Hive

by Stephen Kuusisto

 

1.

When I was ten I became enamored of a giant wasp nest. The thing was as large as a basketball, perhaps bigger, and it depended from a birch. I loved the very fact of the nest and I loved that I couldn’t see it. Blindness meant nothing in the presence of those wasps; I had no hunger to understand them visually. That hive became my Bodhi tree. If you’re sighted you likely haven’t placed yourself under a wasp hive and held yourself still. Sometimes I feel sorry for sighted people. They haven’t heard the zith of wasps leaving the house.

2.

I know: wasps have nests, not hives but I knew it was more than a nest. I called it a hive. Adults corrected me when I talked about it. I didn’t care. It was the Taj Mahal. That was my first experience with the art of blind-decision. I’d no use for sighted words. Or if I did, I could pick and choose them. Meanwhile the wasps didn’t care. They were beautiful. They let me sit underneath them. They didn’t sting me.

3.

I see the trouble with this story: un-stinging wasps and sightlessness frame a mystical alembic. Yes I’m in danger of saying I was a boy-Tiresias, Orphée des guêpes. But that’s just what I was. I was the maestro of stinging insects. Those are facts. At the center of romanticism you’ll find the truth. Crippled romanticism is no different.

2.

The disabled must always anticipate objections to their viewpoint in advance. In rhetoric this is called “prolepsis” and it’s a dynamic of argument. I know you won’t believe me. You shopkeeper I know you don’t want me in your store. You physician, I see you don’t want cripples in your waiting room.

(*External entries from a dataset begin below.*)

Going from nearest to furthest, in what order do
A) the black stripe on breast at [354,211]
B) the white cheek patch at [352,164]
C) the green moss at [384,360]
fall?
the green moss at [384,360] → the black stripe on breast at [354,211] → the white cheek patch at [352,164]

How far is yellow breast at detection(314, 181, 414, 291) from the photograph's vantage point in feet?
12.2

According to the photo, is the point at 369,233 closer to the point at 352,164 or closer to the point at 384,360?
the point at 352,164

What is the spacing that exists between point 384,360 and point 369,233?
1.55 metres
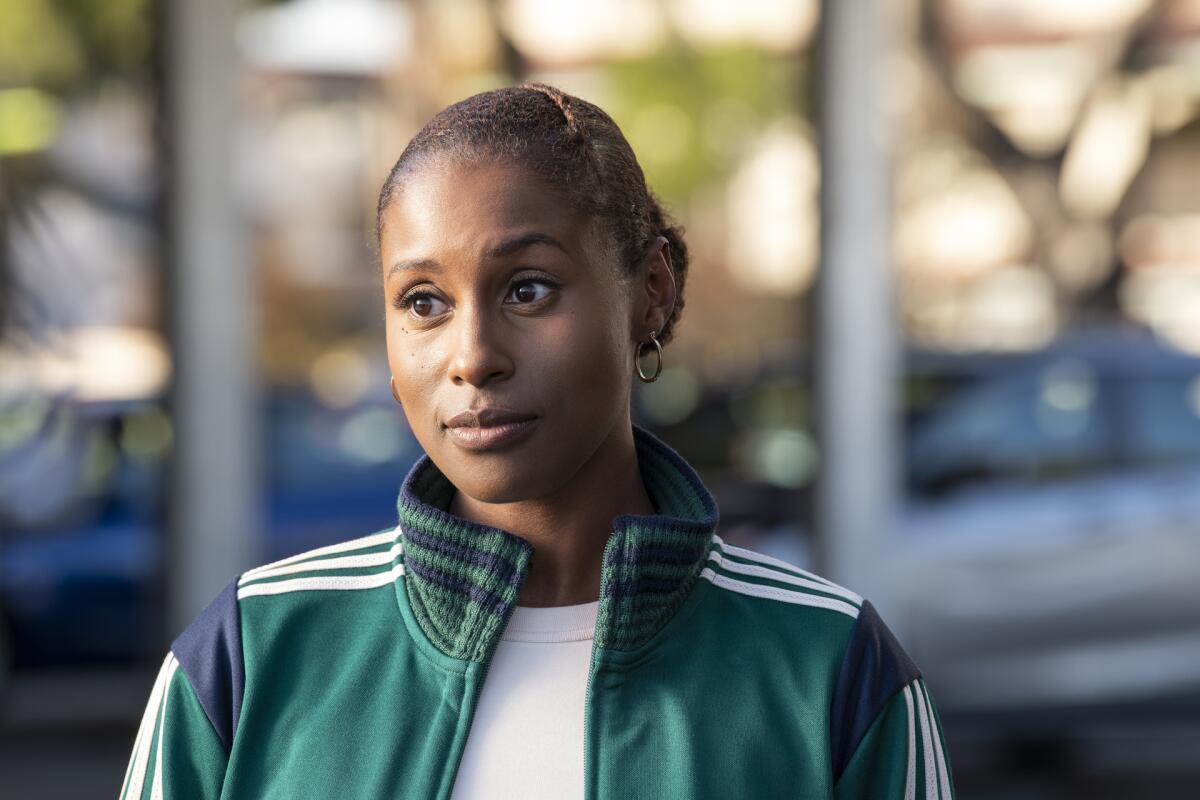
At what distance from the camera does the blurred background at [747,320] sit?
16.8ft

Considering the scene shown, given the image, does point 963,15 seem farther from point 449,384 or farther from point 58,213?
point 449,384

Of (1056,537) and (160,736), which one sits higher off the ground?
(160,736)

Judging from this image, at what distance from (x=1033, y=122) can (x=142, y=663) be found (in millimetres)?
3925

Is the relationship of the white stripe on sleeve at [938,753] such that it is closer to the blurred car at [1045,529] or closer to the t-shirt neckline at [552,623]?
the t-shirt neckline at [552,623]

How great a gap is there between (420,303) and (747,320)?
166 inches

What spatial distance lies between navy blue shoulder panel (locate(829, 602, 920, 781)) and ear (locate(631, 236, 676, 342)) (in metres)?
0.37

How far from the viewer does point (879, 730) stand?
1.40m

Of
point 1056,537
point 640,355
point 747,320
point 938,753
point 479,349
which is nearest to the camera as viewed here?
point 479,349

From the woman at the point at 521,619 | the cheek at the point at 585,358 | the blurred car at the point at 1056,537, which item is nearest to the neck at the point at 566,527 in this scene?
the woman at the point at 521,619

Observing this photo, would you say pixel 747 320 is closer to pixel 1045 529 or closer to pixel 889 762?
pixel 1045 529

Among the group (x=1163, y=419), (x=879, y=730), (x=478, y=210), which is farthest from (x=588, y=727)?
(x=1163, y=419)

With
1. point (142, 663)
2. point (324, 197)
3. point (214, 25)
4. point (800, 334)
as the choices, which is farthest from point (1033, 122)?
point (142, 663)

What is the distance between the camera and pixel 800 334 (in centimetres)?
552

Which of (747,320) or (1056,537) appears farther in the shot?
(747,320)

And the Human Resources types—how they can’t stand us with our breathing tubes, crutches, oversized wheelchairs, dogs, assistive machines, sign language, Braille transcribers—just the sight of us can cause the Chamber of Commerce types to faint.

3.

One may say that being disabled in a world clinging desperately to the fiction of normalcy and good health is much like the act of writing. We must know what contrarian abstract readers will find troubling or inconvenient and find ways to put it over. And one more thing: to get the point across without apology.

3.

Sometimes the wasps got drunk on rotten fruit.
Sometimes they carried beetle larvae.
Sometime they sounded like buttons thrown against glass.
Sometimes I fell asleep listening.

4.

Yes, the wasp will build you an inner life.
Yes, they carry yeast back to the spring grapes.
Yes, there’s no wine without them.
Yes, they are wholly misunderstood.

5.

In a meeting at the university where I teach I must raise my hand to say the power point is inaccessible; the texts are inaccessible; the website…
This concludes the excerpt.